As part of a flight controller project, I wrote some code to capture servo control pulse width modulated signals from an RC plane receiver with a ATmega4809. The initial tests show good performance and reasonable accuracy.
Source Code Repo: https://github.com/benjohnemmett/Wingman
Tag for this commit: https://github.com/benjohnemmett/Wingman/releases/tag/pwm_input_capture
Design
The objective is to capture 4 PWM channels which each run at 50Hz and have a pulse width from 1 to 2 milliseconds. These signals typically control some servos and an ESC on the RC plane.
The design takes advantage of the four type B hardware timers in the ATmega4809. There are four input capture pins with pin change interrupts that handle restarting each the timer on a rising edge and reading each timer value on a falling edge.
The timer value is converted to seconds like so:
Pulse Width = TimerTicks * \frac{ClockDivider}{F_{cpu}}
The type B timers only have clock divider options of Fcpu or Fcpu/2. They can also use the clock rate from the type A timer which provides more options (1/2, 1/4, 1/8, 1/16, 1/64, 1/256, 1/1024). I decided have each type B clock use clock divider of 2. At 20MHz CPU clock frequency this gives a resolution of 0.1 microseconds per timer tick and a max measurable range of 6553.6 microseconds before the counter rolls over. This is a good amount of timer resolution, and that range exceeds the minimum requirement of 2000 microseconds with plenty of margin.
The pulse width values are converted to microseconds and stored as uint16 values. In an 8-bit MCU like this one, care should be taken to access these 16-bit values atomically to avoid reading one byte before an update and the other byte after.
Dumb ISR Luck
After successfully testing each channel individually, I found that measuring all four channels simultaneously gave bad results for all but channel 1. When I unplugged channel 1 from the MCU, I got a good value for channel 2 and bad values for channels 3 & 4. It appeared that the ISR logic for handling a channel somehow corrupted the logic for the channels handled afterward.
Not seeing an obvious reason for this, I decided to modify the code so that instead of clearing each interrupt flag individually as it processes a single channel, it stores the interrupt flag values and clears the flags at the start of the ISR. I’m not sure exactly why, but this appears to have resolved the issue and now the MCU measures accurate pulse widths on all 4 channels simultaneously. It’s possible that I just wasn’t clearing the interrupts correctly before.
Test Setup
The ATmega4809 is on a break out board connected to channels 1-4 of an FS-iA6 receiver. A USB logic analyzer is capturing signals from the receiver to evaluate accuracy of the input capture program on the ATmega4809. The FTDI serial to USB converter captures UART0 output which is printing measurement values.
Test Results
The test results show the input capture program to be fairly accurate. The measurements tend to be smaller than the actual pulse width by no more than ~2%. Initial tests show that the error bias could be dependent on the pulse width. The level of error is negligible for my application, though I would like to do more tests to understand better what is causing it.
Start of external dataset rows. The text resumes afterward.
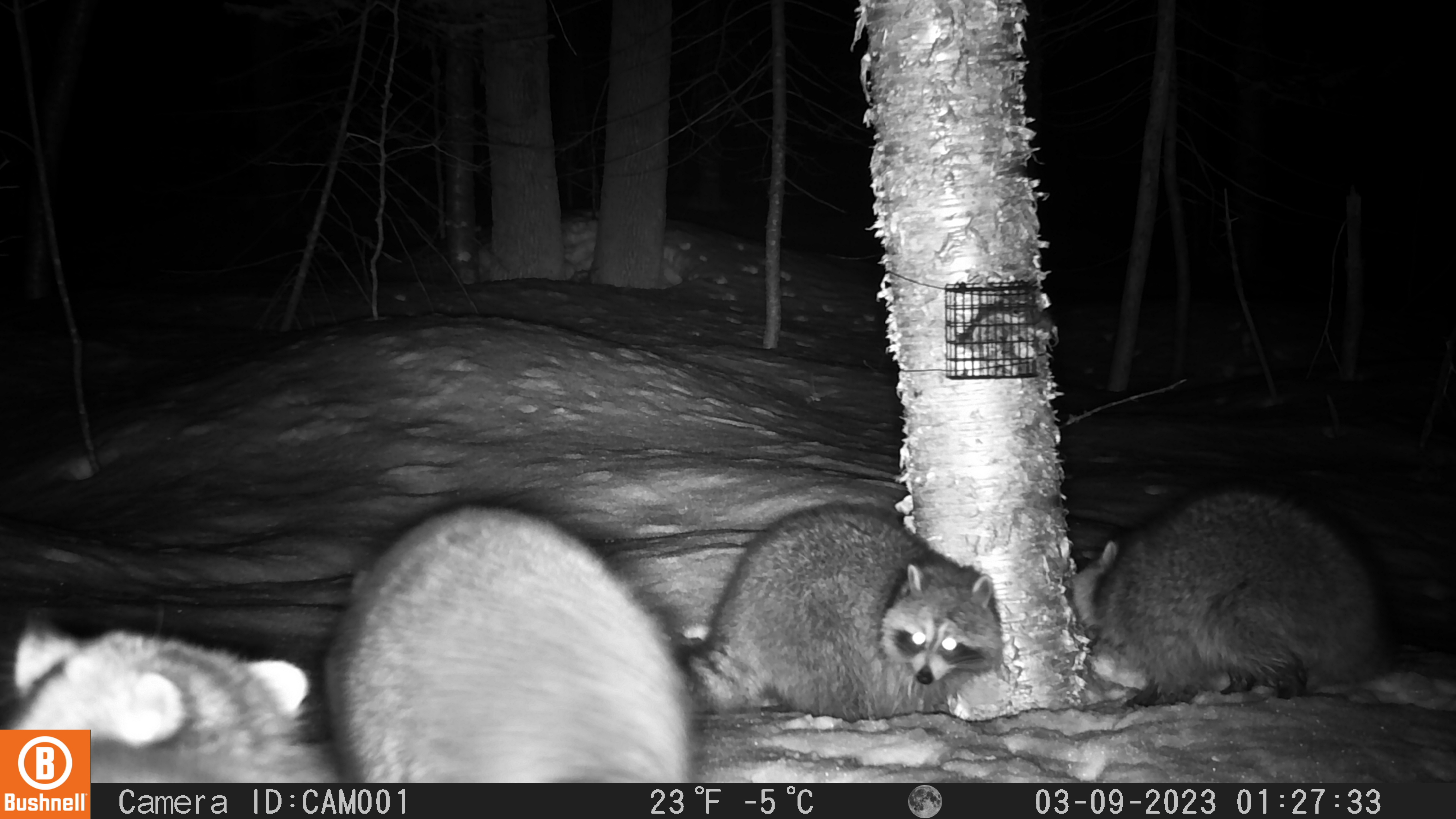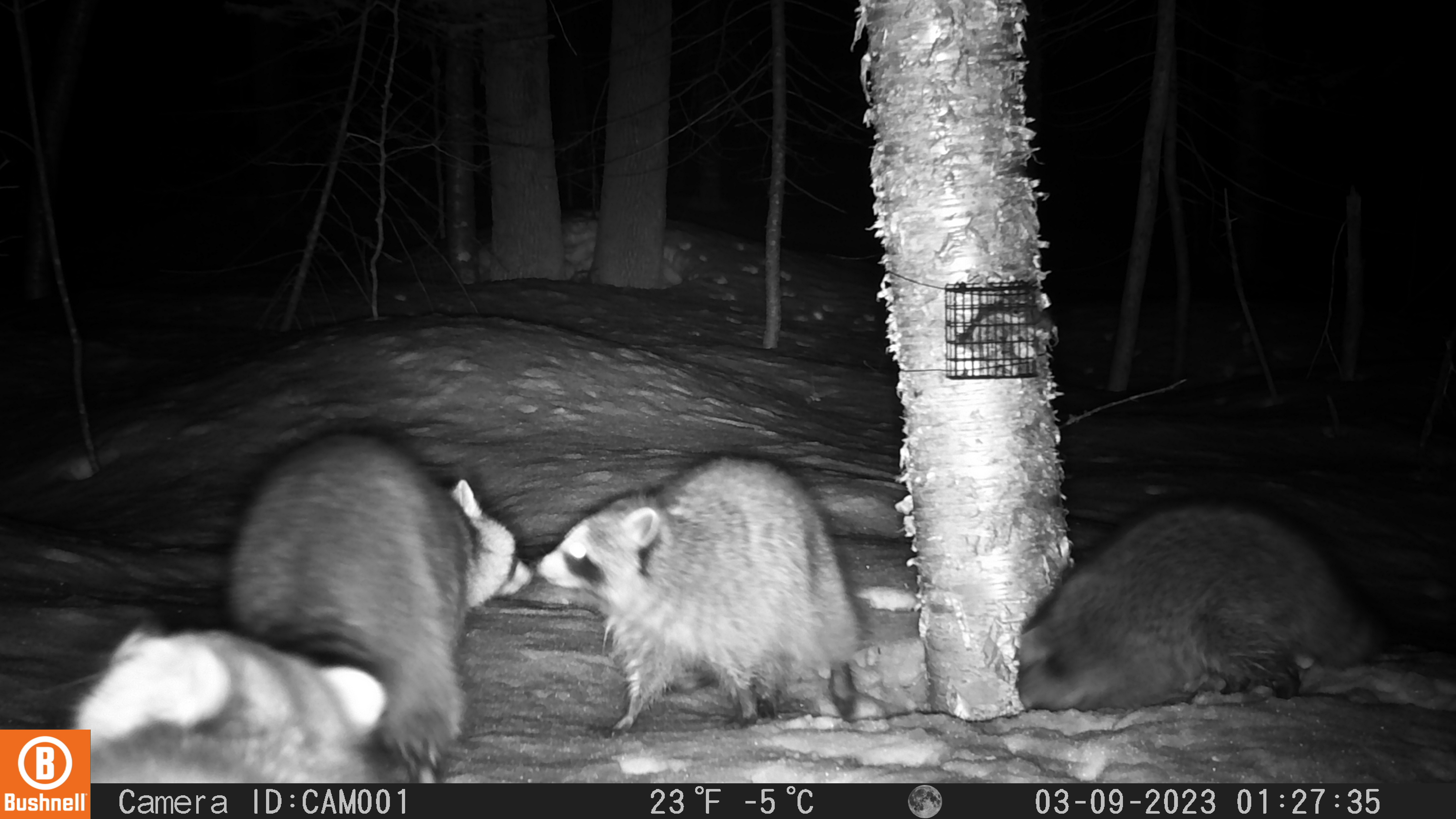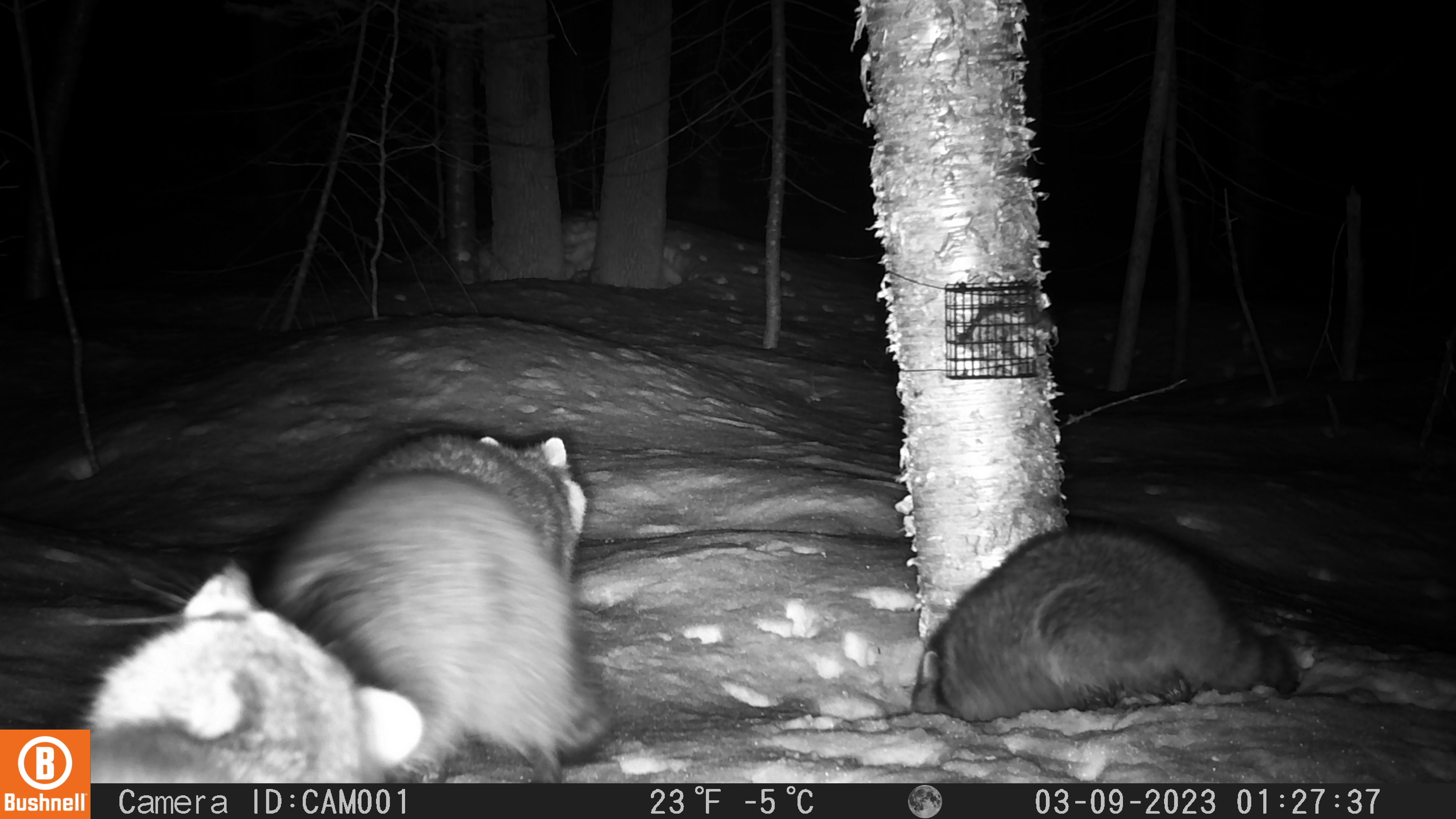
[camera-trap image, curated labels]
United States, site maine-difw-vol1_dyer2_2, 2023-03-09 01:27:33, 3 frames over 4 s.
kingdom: Animalia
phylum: Chordata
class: Mammalia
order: Carnivora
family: Procyonidae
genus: Procyon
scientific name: Procyon lotor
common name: raccoon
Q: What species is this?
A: Raccoon (Procyon lotor).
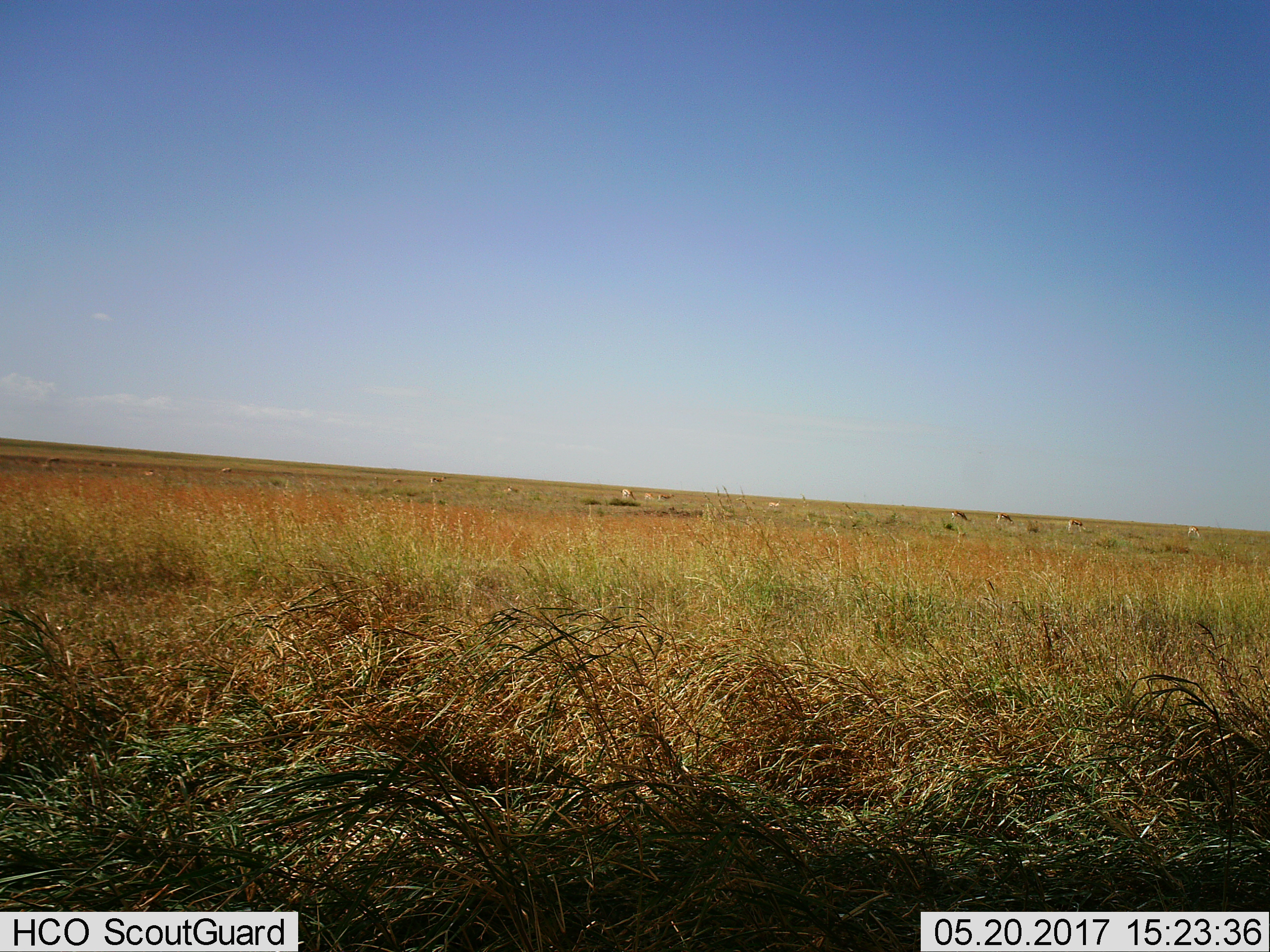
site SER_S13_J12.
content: unidentified animal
The test data capture shown above was done while leaving the transmitter control sticks for the servos (channels 1, 2 & 4) in neutral positions with throttle (channel 3) which was all the way down. The differences in pulse width in the servo channels shown above are due to trim adjustments in the transmitter. I also monitored the measured values as the control sticks were moved around and found that the measurements to be reasonably accurate.
Potential Improvements
This design is a means of getting to a working solution in a quick and simple way. Here are a few notes on potential improvements that could be made.
- Reduce ISR processing time by putting each input pin on a separate PORT so that they would have separate interrupt service routines. This would avoid needing logic in the ISR to check which pin changed.
- Free up some timers by sharing a single timer with multiple input pins. This could be done by alternating between input pins and skipping some pulses. A single timer could handle two inputs for a reduced update rate of 25Hz (missing every other update per channel). Or similarly one timer could handle all four inputs with an update rate of 12.5Hz.
- Get immediate counter value capture by using the Event System with the Input Capture Pulse-Width Measurement mode. This stores the counter value to special registers when an event occurs (like a pin change). So even if the interrupt is not handled immediately, the correct timer value is already stored. This is probably the best overall improvement.